I'll be moving to a house that is on a septic system. I have been told that the Kirkland brand toilet paper will be bad for it. I live in Canada. What should I be looking for on the packaging? to know that it is safe for my septic system?


----------



## joecaption (Oct 10, 2020)

And who in the world told you that?
Just keep those so called disposable wipes in a can, paper towels, cig. butts out of there and you'll be fine.


----------



## swimmer_spe (Oct 10, 2020)

joecaption said:


> And who in the world told you that?
> Just keep those so called disposable wipes in a can, paper towels, cig. butts out of there and you'll be fine.
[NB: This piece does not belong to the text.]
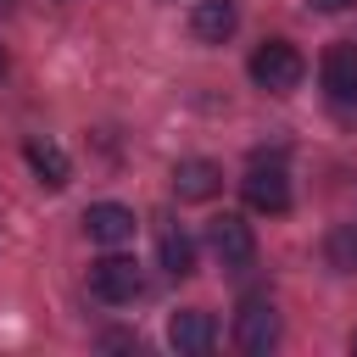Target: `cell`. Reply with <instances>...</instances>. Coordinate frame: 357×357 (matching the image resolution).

I have heard they don't break down and they clog plumbing because of that.


----------



## Snoonyb (Oct 10, 2020)

There is, of course, the outhouse with a water tank above and a siphon hose for the bidet.


----------



## joecaption (Oct 11, 2020)

If that was true it would be all over every DIY site.
I've been using it for well over 10 years and never once had a clog, depict the fact everyone says I'm full off sh**.


----------



## swimmer_spe (Oct 11, 2020)

joecaption said:


> If that was true it would be all over every DIY site.
> I've been using it for well over 10 years and never once had a clog, depict the fact everyone says I'm full off sh**.



Then, Costco toilet paper will be continued to be used.


----------



## 68bucks (Oct 12, 2020)

I use Kirkland to on a spetic system 5+ years no problems. Had the tank pumped last year, no issues mentioned.


----------



## billshack (Oct 14, 2020)

listen, you can use what ever type of toilet paper you want.
you can NOT flush down any of the following.
Condoms , paper towel, female products, dental floes, large quantities of bleach, back wash from a salt machine, discharge from a garburator.
Kleenex, 
Also you must have your tank pumped out every 2-4 years depending on your municipality.


----------



## swimmer_spe (Oct 14, 2020)

billshack said:


> listen, you can use what ever type of toilet paper you want.
> you can NOT flush down any of the following.
> Condoms , paper towel, female products, dental floes, large quantities of bleach, back wash from a salt machine, discharge from a garburator.
> Kleenex,
> Also you must have your tank pumped out every 2-4 years depending on your municipality.



I already don't flush those now. We have been told to pump it out every 2 years.


----------